Low effort dbt logging
I’ve been quiet for a while, mostly because I have been hard at work at a new day job as a data engineer at a large UK based retailer.
A lot of my day to day work involves building and maintaining data pipelines, and it has become clear that the tool of choice for this sort of work is dbt, which I have grown to love.
An aspect of our work which has been somewhat neglected is observability, the ability to measure the internal states of a system by examining its outputs (yes, I googled that definition). Basically, setting up logging, and sending those logs to a data store which you can plonk a dashboard on top of. This is super useful when things break, or when your boss starts asking awkward questions about cloud compute costs.
Now, you can get really fancy with your observability tooling, and there exists a pretty full featured dbt package that does just that. But, it’s a bit too heavyweight for what we need, and it’s quite a bit of technical debt to take on.
I put in a couple of days to set up what I’d call minimum viable logging for dbt, and it basically amounts to a single macro, two models, and an on-run-end
hook.
├── project
│ ├── macros/upload_dbt_results.sql
│ ├── models/observability/dbt_results_json.sql
│ ├── models/observability/dbt_results.sql
...
on-run-end:
- "{{ upload_dbt_results(results, 1000000) }}"

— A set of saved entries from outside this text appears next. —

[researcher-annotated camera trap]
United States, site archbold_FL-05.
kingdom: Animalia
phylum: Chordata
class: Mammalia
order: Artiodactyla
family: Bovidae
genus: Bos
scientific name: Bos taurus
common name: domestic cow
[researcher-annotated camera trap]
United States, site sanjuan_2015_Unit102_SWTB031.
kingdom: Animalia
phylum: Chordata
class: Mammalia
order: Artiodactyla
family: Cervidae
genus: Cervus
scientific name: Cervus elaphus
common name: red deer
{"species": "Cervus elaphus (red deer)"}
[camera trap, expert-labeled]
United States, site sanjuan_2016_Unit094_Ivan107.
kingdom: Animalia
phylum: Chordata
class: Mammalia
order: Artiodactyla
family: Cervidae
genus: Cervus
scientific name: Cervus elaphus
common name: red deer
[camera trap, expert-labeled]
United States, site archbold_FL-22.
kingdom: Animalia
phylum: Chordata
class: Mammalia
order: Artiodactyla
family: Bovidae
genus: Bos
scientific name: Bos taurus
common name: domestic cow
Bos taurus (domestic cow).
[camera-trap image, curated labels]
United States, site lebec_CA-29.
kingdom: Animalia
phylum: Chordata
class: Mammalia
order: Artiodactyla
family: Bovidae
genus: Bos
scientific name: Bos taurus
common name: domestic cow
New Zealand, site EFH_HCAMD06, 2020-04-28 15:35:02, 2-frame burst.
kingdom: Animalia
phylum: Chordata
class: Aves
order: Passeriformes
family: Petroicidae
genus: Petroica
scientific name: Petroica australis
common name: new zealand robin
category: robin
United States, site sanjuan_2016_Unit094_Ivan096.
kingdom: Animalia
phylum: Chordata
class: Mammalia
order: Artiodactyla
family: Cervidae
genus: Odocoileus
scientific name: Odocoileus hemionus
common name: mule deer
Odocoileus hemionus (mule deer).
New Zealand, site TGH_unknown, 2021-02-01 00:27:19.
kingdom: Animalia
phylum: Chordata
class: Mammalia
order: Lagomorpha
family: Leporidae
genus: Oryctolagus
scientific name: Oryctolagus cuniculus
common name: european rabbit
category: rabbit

How it works is, at the end of a dbt run, the on-end-hook calls the macro. What the macro does is it iterates through the dbt results
object, creating a set of JSON records and inserting them into a table in your {{ target.schema }}
. This table is called _dbt_results_json
, and you can reference it in your models, so you can build out whatever you want off of it.
I’d say the _dbt_results_json
table is where the reusability of the code included below ends. Because what you’re putting into the results table is unparsed JSON, and the structure of the JSON adapter_response
object varies between database backends, you’ll have to adapt your JSON parsing of that table for your own environment. That said, I’ve included a sample _dbt_results
tabular view example below, which works on BigQuery, and gives you visibility of things like status, bytes billed, execution time etc.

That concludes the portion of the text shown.